I hope the logical flaw in this argument is obvious*. Yes, I could have done my review on the 9th day instead of the 20th, and it would have taken me exactly the same amount of time. But to make that possible, some other task would have to be postponed from the 9th day to the 20th. An earlier deadline doesn’t ask me to do any more work; but it asks me to do it sooner, and that means reprioritizing not just the review in question, but all the other tasks that keep it company on my to-do list. There are always plenty of those. I may submit my review on day 20 not because it takes me 19 days to write it, but because it takes 19 days for it to work its way up to becoming the highest-priority item on my list.
To put it a bit pithily: if you’re an editor, and you ask me for a review on a short deadline, you aren’t flattering me with your belief that I’m smart enough to read and review a paper quickly. Instead, you’re insulting my students and my colleagues and my family with the claim that what they’re already waiting for me to do is less important than what you’re asking me to do. Is that the message you really want to send, when you’re asking me to do some work for which you don’t propose to pay me**?

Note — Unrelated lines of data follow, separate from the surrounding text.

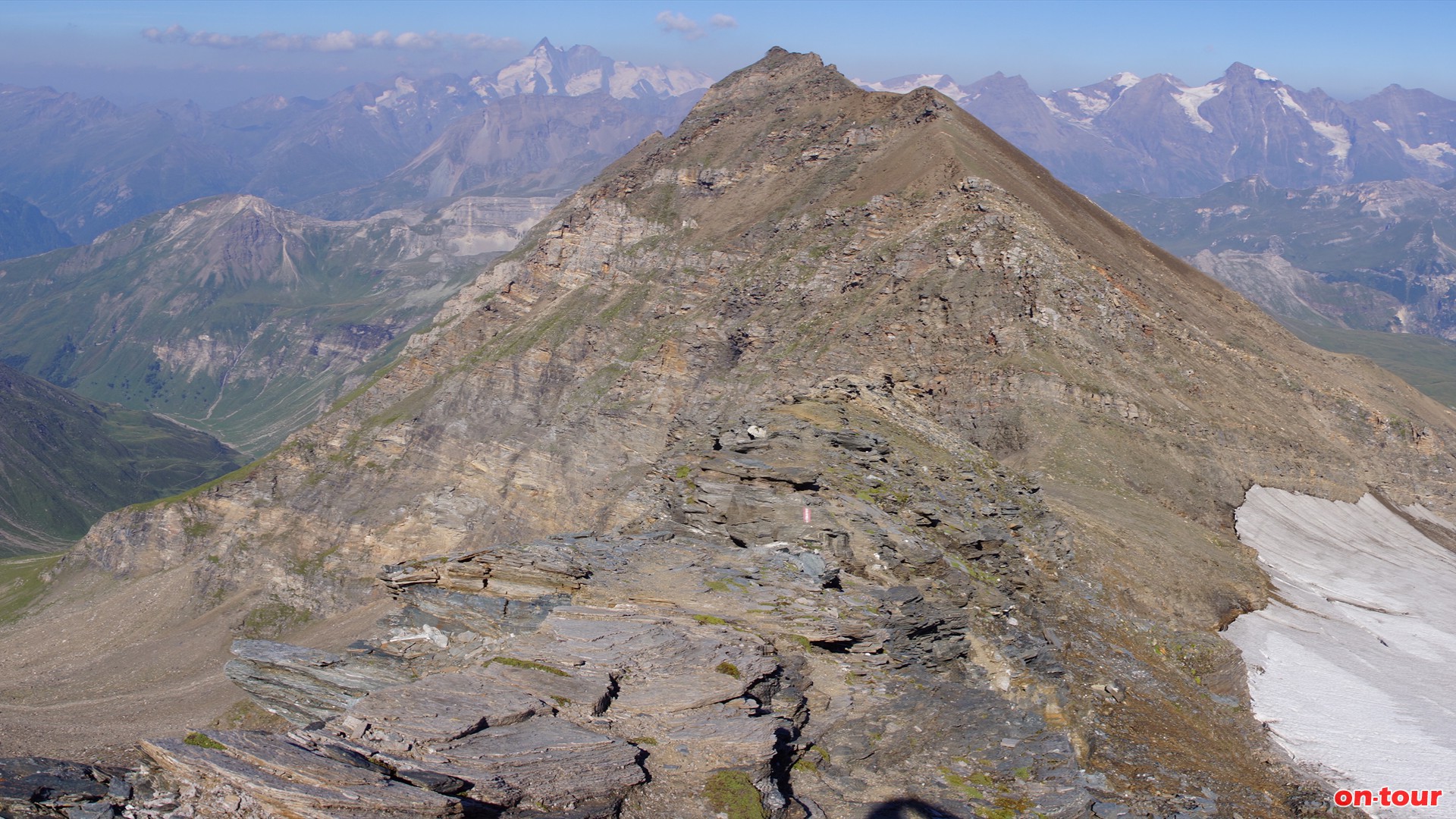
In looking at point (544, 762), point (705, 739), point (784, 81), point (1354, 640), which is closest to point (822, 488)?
point (705, 739)

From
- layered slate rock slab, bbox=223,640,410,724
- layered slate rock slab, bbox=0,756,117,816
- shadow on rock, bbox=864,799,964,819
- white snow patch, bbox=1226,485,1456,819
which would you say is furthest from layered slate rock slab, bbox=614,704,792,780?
white snow patch, bbox=1226,485,1456,819

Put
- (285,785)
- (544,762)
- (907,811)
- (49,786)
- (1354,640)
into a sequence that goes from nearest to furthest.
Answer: (285,785)
(49,786)
(544,762)
(907,811)
(1354,640)

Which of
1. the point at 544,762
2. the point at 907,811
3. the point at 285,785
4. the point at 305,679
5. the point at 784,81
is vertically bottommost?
the point at 907,811

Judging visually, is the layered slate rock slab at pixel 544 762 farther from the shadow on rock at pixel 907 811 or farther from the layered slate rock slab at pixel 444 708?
the shadow on rock at pixel 907 811

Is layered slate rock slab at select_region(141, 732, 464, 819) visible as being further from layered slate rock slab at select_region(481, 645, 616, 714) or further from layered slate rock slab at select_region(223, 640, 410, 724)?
layered slate rock slab at select_region(223, 640, 410, 724)

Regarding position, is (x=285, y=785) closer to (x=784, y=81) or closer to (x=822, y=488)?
(x=822, y=488)

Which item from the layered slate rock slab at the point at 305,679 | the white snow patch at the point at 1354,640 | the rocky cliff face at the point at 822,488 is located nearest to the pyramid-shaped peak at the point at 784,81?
the rocky cliff face at the point at 822,488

So, yes, you’re right: give me a three-week deadline, and I’ll probably wait and do the work three weeks from now. That’s how prioritization works. Take your spot in the queue.
© Stephen Heard November 1, 2018
*^But it apparently isn’t, or I wouldn’t have been spurred to write this post.
**^Note the phrasing, which is carefully precise. Work for which an editor doesn’t propose to pay me is not at all the same thing as work for which I’m not being paid – but arguments about that are controversial, and, apparently, largely unwelcome.